She’s doing so well! Her bi-pap machine is really giving her some relief from working so hard to breathe and the difference in her energy level alone is pretty amazing. Her muscle strength is improving with her increased energy and she is more engaged altogether. It’s amazing what breathing correctly can do for a person!
The neurology team assessed her today and said that the weakness in her hands and feet is almost certainly chemotherapy induced neuropathy, but that they are unsure what is causing her respiratory/diaphragm weakness. They would like to perform an ECG muscle test which is a not-very-fun procedure where needles are placed in her skin and then her muscles are shocked to see how they respond. It is an hour long test and the sad part is that she can’t be sedated while her breathing is compromised so she will be awake for the test. This will not happen any time very soon because she is neutropenic from her chemotherapy right now, but as soon as she recovers her immune system they will investigate further. I have mentioned Guillian Barre Syndrome after having done some research, but we’ll see what the tests show.
She still has not received the Vincristine and I’m not sure that she will get this drug again unless and until they pinpoint the source of her breathing issues. That makes me both nervous and relieved. I have a love/hate relationship with chemotherapy. I’m sure most people affected by cancer do.
She went for a “walk” in a walking device today that held her upright and she loved every minute of it. I know it felt good for her to be able to be up and moving albeit with a lot of help from a support device.
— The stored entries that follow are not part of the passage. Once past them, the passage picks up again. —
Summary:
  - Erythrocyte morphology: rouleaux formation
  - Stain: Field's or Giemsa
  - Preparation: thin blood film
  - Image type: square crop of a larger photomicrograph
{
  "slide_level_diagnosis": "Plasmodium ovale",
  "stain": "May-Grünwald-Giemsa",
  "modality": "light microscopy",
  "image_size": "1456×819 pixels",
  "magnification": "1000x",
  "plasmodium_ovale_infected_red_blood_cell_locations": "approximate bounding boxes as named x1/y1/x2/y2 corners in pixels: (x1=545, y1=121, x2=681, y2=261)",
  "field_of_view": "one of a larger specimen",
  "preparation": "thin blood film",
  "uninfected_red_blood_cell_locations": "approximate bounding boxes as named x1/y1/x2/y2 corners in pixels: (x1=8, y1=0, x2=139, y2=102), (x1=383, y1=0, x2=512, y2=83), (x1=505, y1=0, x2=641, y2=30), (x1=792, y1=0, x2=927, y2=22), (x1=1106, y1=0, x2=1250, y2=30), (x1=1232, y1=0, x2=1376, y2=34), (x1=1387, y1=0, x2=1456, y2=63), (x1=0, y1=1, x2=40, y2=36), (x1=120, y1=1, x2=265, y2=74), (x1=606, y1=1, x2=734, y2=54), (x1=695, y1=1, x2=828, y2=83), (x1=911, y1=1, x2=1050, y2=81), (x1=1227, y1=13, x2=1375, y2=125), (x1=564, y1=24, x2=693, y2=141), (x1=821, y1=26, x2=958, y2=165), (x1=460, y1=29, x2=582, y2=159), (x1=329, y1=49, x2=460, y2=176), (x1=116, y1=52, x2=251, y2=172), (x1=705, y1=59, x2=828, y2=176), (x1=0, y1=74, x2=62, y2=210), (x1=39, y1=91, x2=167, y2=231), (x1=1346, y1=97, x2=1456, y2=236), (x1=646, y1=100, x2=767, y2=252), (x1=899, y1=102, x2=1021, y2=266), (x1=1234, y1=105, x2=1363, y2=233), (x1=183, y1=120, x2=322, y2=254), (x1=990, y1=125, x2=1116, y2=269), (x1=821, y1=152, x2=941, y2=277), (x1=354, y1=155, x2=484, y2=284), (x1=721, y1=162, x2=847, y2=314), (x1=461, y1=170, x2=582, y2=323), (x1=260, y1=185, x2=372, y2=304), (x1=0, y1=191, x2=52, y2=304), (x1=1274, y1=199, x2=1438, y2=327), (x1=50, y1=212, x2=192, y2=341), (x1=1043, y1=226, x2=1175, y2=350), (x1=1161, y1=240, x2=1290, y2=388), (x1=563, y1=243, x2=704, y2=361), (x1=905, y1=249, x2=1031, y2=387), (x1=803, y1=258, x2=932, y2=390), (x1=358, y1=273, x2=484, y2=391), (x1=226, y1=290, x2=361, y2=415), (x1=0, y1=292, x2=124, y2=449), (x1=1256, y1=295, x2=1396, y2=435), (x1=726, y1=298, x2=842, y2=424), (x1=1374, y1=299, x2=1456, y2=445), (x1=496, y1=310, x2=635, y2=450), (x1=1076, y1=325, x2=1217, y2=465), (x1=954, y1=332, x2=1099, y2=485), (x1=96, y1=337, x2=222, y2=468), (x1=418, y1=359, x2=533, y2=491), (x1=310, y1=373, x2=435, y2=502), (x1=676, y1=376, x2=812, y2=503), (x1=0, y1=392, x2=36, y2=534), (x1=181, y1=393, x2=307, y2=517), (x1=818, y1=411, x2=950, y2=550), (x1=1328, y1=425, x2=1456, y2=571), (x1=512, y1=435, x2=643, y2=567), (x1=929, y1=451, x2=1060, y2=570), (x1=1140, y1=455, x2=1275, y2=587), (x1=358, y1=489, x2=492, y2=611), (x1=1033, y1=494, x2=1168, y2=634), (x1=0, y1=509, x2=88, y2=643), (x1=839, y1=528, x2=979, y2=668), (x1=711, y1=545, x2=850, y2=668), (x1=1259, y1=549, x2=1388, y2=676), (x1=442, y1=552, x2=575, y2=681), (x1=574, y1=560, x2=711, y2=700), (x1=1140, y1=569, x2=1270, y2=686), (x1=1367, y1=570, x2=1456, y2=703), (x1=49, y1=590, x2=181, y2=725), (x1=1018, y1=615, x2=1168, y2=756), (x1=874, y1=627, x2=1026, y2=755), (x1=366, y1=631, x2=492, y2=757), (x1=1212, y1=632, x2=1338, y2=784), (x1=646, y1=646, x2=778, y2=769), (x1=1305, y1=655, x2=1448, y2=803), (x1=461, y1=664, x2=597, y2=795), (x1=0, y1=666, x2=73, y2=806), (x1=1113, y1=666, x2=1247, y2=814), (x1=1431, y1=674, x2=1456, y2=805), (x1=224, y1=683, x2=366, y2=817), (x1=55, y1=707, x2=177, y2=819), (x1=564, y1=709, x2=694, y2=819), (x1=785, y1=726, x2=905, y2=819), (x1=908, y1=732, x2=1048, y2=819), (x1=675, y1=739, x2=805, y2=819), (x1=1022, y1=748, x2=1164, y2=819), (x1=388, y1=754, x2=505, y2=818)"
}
Her morale is something to behold, she is so motivated and really wants to be up and moving, it’s precious to see her try so hard. Tonight as I was leaving the hospital she said for the first time “I want to go home.” She saw me leaving with the boys and wanted to come too, and it broke my heart. Now that she’s been home she knows where we’re going. I don’t know if home will happen any time soon since all of this breathing investigation is about to take place, but I am praying that we figure it out and move on quickly. I am ready to have her here again with us.
Please pray that we would be able to find the cause of her respiratory weakness, that her sodium would level out and for her strength.
~Amey
An Atypical Miracle 
I love the new pictures! She looks sooo much better and more alert and glad she is motivated! I pray for her strength so she can come back home with the family soon. Hang in there. I know how hard this is on all of you but she’s a strong and brave little girl and you are a wonderful and loving mother. Your messages are always so inspiring, even the ups and downs that you’re going through. I thank you for always updating us so we can be a part of Phoebes journey.
Have been praying throughout the day. Love her. Loved seeing her so bright and alert today. Sweet girl. Praying on….
Prayers for all.
She is such a strong girl! Impressing! Bless you little Miss Miracle!
I loved seeing these pictures of her. She is such an inspiration to just keep on keeping on!! We will continue in our prayers and are lifting you all up daily! Thanks for posting!
I love seeing her in the Lite Gait!!! I am a pediatric physical therapist and seeing her upright and walking is great for her and those muscles. Praying for her and you all daily to press on and continue to fight the good fight! She is amazing! Much love to you all!
That walking contraction looks like fun! No wonder Phoebe liked it. 🙂 Praying for you sweet girl!
I am so elated to know she is doing so well after this round of chemo. Our prayers continue to be with you.
My prayers go out to this little fighter. She is a stronger little girl fighting a horrible thing, having to read that they want to do a ecg muscle test brought tears to my eyes and made my heart sink, I had it done whenever I was 17 and I would not wish it on anyone else. I pray that this little angel will not have to have it and keep on fighting Phoebe your are one strong little girl!!